Our ischemia/reperfusion model resulted in a limited decrease in LVEF (appr. 50 %), but not severe heart failure. This is related to the chosen model (temporary occlusion of LCX for 75 min) and maybe by the fact that animals were treated with similar medication protocols (e.g., beta blockers, which may be cardioprotective) compared to the patients suffering from MI. Nevertheless, significant effects on LVEF were observed.

The porcine model is considered the best possible model to resemble the clinical situation, although major differences exist (e.g., risk factors, cell isolation protocols [30], comorbidity, follow-up duration), which prevent direct extrapolation to patient management. Nevertheless, our group demonstrated that large animal models can accurately predict human clinical outcome and these models are frequently used for translational purposes [3].

Care was taken to perform adequate analysis of collagen and vascular density; however, both sampling error and staining issues may have had impact on this histological assessment. By analysing five sections per sample, we attempted to minimize this bias.

Nowadays, cardiac MRI is considered the gold standard to measure LVEF and volumes. However, due to practical reasons, we performed echocardiographic and pressure-volume loop analysis. These techniques are still considered reliable, reproducible, and a valid measure of LV function and are therefore most often used in preclinical research models.

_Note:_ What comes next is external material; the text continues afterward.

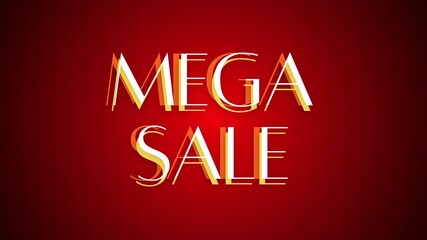 mega sale, red gradient background, yellow and white background, animated text video, bold promo animation, discount offer video, sale announcement, vibrant red backdrop, motion graphics sale,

Finally, our results show that the anticipated synergistic effect by pretreatment with BMMNC before MSC treatment in group 3 was suggested by the increased capillary density, but was not represented in functional endpoints. Knowing this, a fourth group comparing repetitive MSC injections would have been helpful to elucidate this effect for repetitive MSC treatment. Nevertheless, we feel that the take-home message from this particular group is now reassuring that indeed MSC outperform BMMNC in this setting.

Conclusions

We demonstrated that MSC are more potent in terms of improvement of LVEF than BMMNC in a chronic model for ischemic heart disease. Our data do not support strategies using repetitive injections, although using different combinations of cells may be of value in more severe heart failure. These data should encourage researchers and clinicians to focus future studies on other cell types (i.e., MSC) than BMMNC.